## [Available data]
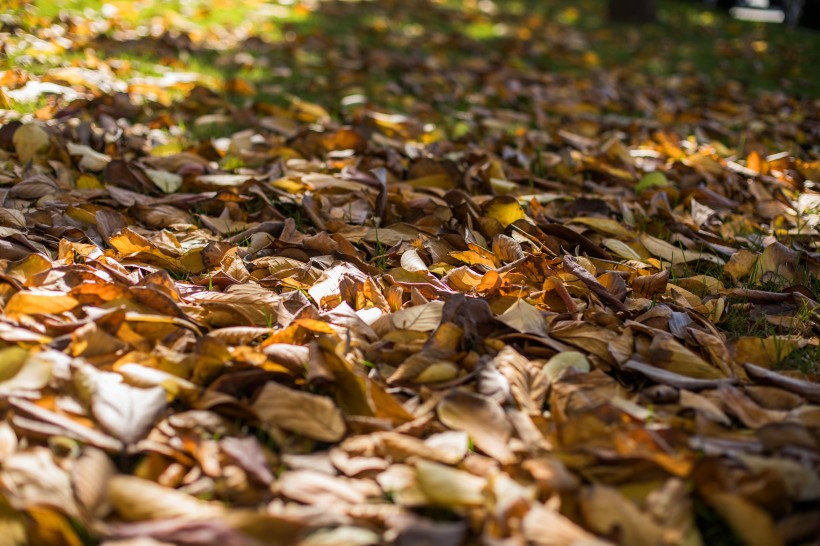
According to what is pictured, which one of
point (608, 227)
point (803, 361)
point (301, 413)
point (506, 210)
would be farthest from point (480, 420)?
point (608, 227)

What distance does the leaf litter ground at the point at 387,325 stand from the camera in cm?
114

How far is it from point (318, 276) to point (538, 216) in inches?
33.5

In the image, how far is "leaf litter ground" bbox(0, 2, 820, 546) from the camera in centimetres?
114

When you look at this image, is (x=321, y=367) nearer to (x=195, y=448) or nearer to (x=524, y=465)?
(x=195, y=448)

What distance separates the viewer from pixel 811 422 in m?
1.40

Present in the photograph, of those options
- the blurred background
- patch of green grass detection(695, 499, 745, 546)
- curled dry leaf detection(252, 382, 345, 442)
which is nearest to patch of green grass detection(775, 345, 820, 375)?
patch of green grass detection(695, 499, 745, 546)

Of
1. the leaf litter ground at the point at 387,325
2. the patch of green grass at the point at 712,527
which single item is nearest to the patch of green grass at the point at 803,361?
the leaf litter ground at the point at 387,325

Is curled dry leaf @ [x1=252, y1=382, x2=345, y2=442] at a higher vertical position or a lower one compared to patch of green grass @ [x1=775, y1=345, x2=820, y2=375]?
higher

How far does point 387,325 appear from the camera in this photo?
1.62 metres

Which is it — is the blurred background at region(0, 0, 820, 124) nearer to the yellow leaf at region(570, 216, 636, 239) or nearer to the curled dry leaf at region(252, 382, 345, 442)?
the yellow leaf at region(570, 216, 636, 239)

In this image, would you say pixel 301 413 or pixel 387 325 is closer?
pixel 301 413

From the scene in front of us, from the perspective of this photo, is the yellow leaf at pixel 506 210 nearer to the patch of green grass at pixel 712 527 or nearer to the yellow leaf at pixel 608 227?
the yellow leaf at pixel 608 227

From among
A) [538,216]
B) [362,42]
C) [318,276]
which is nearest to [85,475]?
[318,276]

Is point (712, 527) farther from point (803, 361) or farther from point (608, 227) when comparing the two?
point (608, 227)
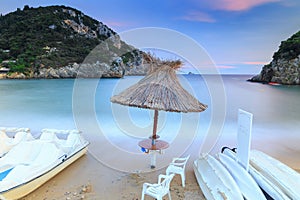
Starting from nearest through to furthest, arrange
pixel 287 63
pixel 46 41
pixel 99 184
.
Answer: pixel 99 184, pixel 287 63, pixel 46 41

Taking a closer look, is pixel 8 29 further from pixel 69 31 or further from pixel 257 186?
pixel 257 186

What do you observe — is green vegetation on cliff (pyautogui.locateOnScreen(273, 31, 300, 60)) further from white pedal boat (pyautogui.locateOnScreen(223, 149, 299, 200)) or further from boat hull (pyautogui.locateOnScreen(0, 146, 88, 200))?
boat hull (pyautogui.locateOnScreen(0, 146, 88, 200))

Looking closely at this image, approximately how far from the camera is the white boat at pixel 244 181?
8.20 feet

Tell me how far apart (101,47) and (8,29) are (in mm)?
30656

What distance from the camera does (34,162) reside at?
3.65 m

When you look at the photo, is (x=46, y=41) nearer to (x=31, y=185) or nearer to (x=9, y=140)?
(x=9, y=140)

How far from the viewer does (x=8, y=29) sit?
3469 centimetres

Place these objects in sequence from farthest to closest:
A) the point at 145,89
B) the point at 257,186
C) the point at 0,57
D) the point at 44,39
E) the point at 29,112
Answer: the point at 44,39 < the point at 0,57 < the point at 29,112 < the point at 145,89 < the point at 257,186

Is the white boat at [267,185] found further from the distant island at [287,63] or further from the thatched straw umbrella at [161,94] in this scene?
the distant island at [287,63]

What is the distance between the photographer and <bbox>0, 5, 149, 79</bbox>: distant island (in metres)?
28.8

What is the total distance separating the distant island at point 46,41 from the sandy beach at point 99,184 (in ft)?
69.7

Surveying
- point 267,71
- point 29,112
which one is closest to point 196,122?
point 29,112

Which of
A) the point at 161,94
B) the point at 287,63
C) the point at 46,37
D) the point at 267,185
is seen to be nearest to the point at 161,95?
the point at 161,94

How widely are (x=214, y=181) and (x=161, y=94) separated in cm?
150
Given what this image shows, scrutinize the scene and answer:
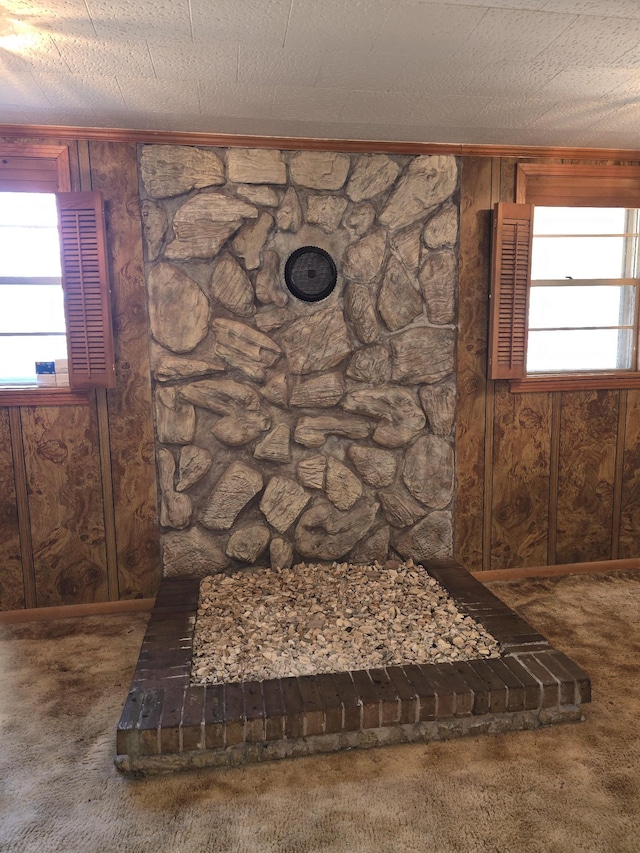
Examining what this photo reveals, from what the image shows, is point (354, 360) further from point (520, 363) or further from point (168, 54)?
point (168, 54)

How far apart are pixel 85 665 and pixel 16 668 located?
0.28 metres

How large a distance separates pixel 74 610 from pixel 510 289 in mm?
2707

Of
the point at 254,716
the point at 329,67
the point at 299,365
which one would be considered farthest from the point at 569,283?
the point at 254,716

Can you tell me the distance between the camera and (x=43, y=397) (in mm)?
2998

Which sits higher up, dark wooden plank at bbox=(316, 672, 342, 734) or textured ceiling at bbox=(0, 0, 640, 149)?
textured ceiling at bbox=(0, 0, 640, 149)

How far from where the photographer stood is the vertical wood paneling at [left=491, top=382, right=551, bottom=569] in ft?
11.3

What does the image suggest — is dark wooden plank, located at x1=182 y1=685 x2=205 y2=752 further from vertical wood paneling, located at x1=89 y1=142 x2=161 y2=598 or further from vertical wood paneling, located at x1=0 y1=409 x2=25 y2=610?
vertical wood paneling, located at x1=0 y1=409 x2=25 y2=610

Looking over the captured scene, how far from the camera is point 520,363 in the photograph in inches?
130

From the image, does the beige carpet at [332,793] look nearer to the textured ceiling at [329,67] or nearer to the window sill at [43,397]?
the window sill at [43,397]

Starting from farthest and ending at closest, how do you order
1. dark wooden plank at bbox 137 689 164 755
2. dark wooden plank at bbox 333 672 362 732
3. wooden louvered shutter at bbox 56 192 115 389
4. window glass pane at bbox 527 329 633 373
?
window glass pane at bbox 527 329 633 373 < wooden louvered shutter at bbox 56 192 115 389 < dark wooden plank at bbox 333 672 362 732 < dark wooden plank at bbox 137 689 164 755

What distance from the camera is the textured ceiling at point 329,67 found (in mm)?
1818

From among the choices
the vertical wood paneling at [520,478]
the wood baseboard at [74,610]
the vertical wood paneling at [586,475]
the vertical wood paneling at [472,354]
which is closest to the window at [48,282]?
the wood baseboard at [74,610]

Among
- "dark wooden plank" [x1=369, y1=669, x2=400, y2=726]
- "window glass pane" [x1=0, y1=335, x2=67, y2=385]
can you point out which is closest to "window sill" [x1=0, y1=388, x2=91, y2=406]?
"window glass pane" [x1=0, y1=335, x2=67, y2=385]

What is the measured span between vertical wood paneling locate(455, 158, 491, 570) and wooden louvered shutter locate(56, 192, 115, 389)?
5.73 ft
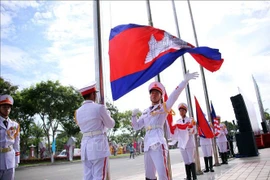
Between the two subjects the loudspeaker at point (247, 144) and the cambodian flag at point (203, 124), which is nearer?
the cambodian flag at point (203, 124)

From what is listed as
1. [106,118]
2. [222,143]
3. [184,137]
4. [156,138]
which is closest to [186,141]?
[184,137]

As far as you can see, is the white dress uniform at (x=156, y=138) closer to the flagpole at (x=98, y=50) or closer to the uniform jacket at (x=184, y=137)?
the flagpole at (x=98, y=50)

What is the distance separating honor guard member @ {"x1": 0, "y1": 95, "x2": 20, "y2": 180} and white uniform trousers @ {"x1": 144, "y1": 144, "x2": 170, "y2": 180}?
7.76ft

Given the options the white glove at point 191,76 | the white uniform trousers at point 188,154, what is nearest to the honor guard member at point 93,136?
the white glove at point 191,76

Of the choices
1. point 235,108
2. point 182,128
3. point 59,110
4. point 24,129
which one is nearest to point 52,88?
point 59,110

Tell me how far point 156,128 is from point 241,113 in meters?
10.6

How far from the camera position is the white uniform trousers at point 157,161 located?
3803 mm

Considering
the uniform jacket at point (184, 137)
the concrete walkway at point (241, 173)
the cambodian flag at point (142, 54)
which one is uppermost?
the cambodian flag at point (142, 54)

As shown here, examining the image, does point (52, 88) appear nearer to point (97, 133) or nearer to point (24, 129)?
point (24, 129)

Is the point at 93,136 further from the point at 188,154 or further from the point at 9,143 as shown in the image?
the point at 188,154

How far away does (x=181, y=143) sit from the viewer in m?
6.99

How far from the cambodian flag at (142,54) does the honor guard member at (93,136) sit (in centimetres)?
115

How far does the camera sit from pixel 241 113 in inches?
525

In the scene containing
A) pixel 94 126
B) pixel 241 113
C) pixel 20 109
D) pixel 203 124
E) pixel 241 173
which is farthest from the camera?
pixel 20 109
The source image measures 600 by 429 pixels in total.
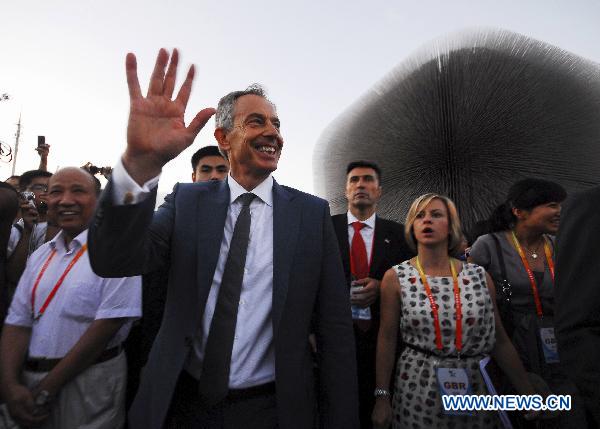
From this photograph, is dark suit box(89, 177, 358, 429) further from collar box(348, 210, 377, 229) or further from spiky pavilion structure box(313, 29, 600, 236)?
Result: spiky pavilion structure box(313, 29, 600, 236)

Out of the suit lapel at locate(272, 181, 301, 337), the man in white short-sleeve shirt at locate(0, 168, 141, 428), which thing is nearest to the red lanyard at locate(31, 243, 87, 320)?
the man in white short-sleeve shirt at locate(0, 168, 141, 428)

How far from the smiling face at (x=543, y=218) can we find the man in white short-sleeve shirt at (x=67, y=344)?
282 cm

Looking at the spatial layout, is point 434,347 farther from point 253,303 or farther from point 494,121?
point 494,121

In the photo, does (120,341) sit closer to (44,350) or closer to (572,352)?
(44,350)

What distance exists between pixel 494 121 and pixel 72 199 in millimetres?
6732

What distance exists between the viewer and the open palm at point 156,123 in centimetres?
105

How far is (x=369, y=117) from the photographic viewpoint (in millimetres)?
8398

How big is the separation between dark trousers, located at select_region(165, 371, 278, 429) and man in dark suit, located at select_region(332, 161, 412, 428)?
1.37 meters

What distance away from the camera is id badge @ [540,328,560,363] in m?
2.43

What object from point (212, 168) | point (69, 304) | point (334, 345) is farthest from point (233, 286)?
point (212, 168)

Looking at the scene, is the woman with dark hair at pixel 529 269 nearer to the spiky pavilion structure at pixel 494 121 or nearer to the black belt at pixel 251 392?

## [Written request]
Show every line of the listing above that contains the word "viewer", matching its case exactly.

## [Task output]
What distance separates the viewer from pixel 811 422 in m?
How far from the viewer does (x=8, y=29) sit?
How far away does (x=181, y=143) sit from the viewer in m?
What distance exists between the viewer and the open palm at point 156,123 in centimetres?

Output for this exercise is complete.